I need to go back to Virginia Highlands when I'm not going to the ASZC. There are some really interesting-looking bars and stores there; and no I didn't hit the bars, that would be an altogether different story. I did have some good noodles. And I did find the main building for the Center for Disease Control, a monster of a lab building which gave me thoughts about the Umbrella Corporation.

Anyway. In some ways I think I enjoyed the sitting I did and the ceremonies more because I wasn't exhausted from more sitting, and because I wasn't trapped in the center. By the time I got there, the sesshin had been going on for several days and I never really felt a part of it, and for the first time I behaved like a guest, coming and going and taking my meals outside. It gave me a whole new perspective, not necessarily a better one, but it's nice being able to move between perspectives, which is important for Zen, or at least for my Zen.
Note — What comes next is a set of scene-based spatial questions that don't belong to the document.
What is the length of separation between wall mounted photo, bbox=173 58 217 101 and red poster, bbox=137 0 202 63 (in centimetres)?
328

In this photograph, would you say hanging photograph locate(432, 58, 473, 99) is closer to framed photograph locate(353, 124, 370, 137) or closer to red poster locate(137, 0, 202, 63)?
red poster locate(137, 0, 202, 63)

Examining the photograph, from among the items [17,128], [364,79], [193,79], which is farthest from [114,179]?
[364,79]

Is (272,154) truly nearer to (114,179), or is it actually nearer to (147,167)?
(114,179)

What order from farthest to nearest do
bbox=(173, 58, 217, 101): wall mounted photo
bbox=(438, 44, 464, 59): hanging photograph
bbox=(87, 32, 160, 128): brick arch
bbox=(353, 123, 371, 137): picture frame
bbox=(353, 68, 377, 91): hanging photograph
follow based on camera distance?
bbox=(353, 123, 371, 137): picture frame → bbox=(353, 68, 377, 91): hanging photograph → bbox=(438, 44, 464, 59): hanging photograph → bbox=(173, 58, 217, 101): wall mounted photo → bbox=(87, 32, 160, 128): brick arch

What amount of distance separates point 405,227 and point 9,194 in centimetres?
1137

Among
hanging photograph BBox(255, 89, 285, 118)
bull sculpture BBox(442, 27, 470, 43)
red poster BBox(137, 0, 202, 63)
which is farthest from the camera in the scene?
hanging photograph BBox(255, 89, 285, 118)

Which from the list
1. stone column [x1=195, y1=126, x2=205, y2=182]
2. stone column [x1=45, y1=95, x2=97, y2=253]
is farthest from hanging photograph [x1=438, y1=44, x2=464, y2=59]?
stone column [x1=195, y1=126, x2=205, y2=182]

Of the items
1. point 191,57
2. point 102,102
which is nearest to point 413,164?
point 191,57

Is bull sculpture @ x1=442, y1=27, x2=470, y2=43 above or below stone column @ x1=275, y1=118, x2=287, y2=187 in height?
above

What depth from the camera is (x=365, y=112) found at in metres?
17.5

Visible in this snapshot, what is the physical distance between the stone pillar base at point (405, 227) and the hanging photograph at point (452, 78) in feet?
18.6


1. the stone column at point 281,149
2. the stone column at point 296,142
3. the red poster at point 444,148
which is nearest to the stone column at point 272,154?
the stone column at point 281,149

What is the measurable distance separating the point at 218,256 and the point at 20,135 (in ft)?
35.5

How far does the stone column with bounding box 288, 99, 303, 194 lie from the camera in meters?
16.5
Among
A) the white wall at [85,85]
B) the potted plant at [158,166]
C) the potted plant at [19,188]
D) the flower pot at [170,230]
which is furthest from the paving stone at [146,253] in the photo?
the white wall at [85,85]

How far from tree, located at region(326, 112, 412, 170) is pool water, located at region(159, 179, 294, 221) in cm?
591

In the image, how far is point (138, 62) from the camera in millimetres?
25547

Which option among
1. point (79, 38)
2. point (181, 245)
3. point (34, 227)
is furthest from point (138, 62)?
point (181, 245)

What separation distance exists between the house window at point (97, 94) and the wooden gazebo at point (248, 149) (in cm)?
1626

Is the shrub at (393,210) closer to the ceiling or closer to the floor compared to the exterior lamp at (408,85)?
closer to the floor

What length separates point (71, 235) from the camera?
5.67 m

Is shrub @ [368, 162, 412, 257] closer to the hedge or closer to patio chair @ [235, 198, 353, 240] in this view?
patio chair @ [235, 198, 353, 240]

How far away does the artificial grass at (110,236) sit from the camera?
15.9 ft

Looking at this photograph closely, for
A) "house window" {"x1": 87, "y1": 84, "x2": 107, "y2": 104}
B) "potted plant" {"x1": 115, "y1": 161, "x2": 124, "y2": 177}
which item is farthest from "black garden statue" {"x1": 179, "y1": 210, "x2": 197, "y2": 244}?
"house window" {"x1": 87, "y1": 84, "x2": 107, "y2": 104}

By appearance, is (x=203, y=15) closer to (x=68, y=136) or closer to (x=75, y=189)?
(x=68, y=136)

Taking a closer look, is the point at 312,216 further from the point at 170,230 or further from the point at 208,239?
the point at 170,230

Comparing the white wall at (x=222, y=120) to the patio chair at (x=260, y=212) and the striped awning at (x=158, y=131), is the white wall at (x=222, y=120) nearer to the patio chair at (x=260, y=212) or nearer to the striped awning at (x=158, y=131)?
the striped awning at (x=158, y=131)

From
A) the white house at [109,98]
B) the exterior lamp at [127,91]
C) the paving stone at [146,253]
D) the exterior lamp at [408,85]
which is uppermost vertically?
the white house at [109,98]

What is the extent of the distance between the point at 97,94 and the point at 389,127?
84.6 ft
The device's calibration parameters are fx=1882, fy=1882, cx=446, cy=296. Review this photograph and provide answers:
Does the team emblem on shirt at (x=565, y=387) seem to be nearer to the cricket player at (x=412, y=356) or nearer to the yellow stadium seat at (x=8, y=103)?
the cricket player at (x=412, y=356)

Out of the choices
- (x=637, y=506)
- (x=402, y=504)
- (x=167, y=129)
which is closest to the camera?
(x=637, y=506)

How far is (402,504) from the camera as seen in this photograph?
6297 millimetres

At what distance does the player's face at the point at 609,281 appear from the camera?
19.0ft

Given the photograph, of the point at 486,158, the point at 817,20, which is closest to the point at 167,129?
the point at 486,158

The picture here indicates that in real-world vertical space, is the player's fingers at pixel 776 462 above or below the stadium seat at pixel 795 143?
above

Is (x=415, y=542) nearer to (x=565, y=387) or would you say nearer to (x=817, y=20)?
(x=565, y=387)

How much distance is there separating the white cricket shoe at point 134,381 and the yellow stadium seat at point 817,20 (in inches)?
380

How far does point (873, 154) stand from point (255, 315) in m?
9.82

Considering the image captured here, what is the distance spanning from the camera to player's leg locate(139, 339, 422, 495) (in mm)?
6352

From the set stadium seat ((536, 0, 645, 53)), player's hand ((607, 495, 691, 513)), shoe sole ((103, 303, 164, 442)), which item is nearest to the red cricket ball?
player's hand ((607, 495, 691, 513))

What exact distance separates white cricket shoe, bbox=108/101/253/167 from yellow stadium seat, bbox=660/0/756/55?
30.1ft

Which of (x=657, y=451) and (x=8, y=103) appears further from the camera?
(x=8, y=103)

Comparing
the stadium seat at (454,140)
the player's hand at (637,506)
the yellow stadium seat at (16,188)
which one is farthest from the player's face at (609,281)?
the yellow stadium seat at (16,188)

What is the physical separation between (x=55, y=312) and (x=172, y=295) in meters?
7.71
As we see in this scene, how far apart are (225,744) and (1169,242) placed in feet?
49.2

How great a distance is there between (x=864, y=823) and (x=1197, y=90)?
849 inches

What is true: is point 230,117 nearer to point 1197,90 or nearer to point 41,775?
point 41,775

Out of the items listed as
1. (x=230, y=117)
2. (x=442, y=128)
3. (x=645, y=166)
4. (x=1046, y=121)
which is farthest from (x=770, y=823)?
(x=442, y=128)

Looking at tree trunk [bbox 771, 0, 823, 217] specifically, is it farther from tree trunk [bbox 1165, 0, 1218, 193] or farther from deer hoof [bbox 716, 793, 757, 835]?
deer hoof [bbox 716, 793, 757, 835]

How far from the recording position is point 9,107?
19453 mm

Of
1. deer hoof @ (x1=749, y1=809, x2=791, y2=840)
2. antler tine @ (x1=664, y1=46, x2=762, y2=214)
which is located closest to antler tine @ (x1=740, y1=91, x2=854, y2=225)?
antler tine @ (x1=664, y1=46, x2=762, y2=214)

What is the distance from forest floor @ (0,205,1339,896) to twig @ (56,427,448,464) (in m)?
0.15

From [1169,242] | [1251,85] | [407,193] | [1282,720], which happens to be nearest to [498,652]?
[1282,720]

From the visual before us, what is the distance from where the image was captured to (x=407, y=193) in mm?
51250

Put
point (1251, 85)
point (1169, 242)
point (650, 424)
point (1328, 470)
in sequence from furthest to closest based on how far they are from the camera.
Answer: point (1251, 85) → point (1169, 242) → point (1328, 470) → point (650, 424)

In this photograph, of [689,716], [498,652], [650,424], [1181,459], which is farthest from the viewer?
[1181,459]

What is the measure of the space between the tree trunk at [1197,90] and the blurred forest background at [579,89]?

And I will say that it reaffimed my faith in Soto Zen, in the ASZC, in Taiun Micheal Elliston and in my own involvement with all of the above. By the end of Sunday, if I had it to do all over again, I would've come down Tuesday night for the entire sesshin, if work had permitted. And I am going to visit the Austin Zen Center someday, but I'm also going back to Atlanta on a different mission.